#### [TEXTAUSZUG]

Die Schutzwirkung einer Influenza-Impfung ist innerhalb von 3-5 Wochen nach der Vakzinierung am höchsten und nimmt danach allmählich ab. 5 Monate nach Vakzinierung war das Infektionsrisiko in einer Studie mit 49.272 Impfungen in den USA (7 Grippe-Saisons ) circa doppelt so hoch wie in den ersten 3-5 Wochen nach der Impfung. Das Infektionsrisiko nimmt ab der 6. Woche nach Impfung alle 28 Tage um 16 % zu.

#### [BEREITGESTELLTE ANGABEN]

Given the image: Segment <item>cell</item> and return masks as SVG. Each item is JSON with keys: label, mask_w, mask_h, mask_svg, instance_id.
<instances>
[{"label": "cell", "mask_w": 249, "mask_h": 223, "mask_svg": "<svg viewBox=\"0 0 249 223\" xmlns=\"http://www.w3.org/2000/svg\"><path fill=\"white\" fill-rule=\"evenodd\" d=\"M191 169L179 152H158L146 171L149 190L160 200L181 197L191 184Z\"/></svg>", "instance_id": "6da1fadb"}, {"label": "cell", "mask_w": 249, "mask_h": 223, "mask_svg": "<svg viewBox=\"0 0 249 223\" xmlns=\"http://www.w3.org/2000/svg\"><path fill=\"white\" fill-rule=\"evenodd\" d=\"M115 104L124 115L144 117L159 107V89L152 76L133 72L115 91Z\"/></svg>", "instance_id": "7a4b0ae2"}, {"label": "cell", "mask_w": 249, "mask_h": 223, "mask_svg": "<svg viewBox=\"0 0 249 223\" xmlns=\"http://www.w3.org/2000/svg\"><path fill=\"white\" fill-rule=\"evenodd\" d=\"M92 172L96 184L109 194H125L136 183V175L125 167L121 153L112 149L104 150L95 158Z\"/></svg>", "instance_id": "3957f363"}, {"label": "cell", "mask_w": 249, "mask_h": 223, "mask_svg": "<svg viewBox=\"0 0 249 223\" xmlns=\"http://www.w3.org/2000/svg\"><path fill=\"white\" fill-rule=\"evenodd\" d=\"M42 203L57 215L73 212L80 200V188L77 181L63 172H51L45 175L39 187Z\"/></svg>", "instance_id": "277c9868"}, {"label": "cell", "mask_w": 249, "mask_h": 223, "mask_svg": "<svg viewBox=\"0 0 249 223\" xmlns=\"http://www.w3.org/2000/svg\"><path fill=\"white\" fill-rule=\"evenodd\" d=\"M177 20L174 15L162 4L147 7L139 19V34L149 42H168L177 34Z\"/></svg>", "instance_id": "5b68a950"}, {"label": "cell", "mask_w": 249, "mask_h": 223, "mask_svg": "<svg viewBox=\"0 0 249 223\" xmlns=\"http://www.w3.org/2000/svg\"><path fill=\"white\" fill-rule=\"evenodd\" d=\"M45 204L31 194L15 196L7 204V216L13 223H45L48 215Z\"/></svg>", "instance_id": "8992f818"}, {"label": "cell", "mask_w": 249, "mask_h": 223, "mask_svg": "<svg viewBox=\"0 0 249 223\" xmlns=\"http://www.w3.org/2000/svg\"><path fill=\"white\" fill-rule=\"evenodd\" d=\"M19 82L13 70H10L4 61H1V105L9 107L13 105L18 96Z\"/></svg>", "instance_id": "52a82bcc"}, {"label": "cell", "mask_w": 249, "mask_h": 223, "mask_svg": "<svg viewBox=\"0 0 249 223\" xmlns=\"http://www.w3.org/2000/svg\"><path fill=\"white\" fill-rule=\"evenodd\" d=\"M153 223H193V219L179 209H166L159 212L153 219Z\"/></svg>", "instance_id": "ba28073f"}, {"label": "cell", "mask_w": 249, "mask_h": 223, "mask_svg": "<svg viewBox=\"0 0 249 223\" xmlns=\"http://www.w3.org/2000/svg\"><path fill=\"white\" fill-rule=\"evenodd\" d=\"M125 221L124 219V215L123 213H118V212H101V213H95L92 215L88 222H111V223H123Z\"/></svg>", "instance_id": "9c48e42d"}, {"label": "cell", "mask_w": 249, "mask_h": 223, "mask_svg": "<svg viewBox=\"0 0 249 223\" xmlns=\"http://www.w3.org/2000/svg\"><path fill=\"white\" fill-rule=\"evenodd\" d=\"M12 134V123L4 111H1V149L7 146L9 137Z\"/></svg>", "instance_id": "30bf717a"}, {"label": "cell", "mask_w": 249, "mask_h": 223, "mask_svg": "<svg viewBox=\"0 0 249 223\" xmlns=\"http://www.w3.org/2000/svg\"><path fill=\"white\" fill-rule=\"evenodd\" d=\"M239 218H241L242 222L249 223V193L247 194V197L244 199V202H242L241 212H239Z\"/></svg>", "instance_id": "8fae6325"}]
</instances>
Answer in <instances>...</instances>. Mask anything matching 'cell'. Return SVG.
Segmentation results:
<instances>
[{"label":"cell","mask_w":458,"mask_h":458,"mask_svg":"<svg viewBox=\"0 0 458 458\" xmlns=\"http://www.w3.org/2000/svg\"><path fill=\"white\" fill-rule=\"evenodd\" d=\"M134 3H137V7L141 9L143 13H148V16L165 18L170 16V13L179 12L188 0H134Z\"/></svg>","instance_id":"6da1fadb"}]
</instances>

#### [IHRE AUFGABEN]
1) Schreiben Sie aus dem Textauszug den Abschnitt ab, der bei „Die Schutzwirkung einer“ beginnt und bei „um 16 % zu.“ endet.
2) Führen Sie alle im Textauszug in Ziffern geschriebenen Zahlenangaben mit ihrem jeweiligen Bezugswort auf. Nennen Sie jede Angabe nur einmal.

#### [ANTWORTEN]
1)
Die Schutzwirkung einer Influenza-Impfung ist innerhalb von 3-5 Wochen nach der Vakzinierung am höchsten und nimmt danach allmählich ab. 5 Monate nach Vakzinierung war das Infektionsrisiko in einer Studie mit 49.272 Impfungen in den USA (7 Grippe-Saisons ) circa doppelt so hoch wie in den ersten 3-5 Wochen nach der Impfung. Das Infektionsrisiko nimmt ab der 6. Woche nach Impfung alle 28 Tage um 16 % zu.

2)
3-5 Wochen
5 Monate
49.272 Impfungen
7 Grippe-Saisons
6. Woche
28 Tage
16 %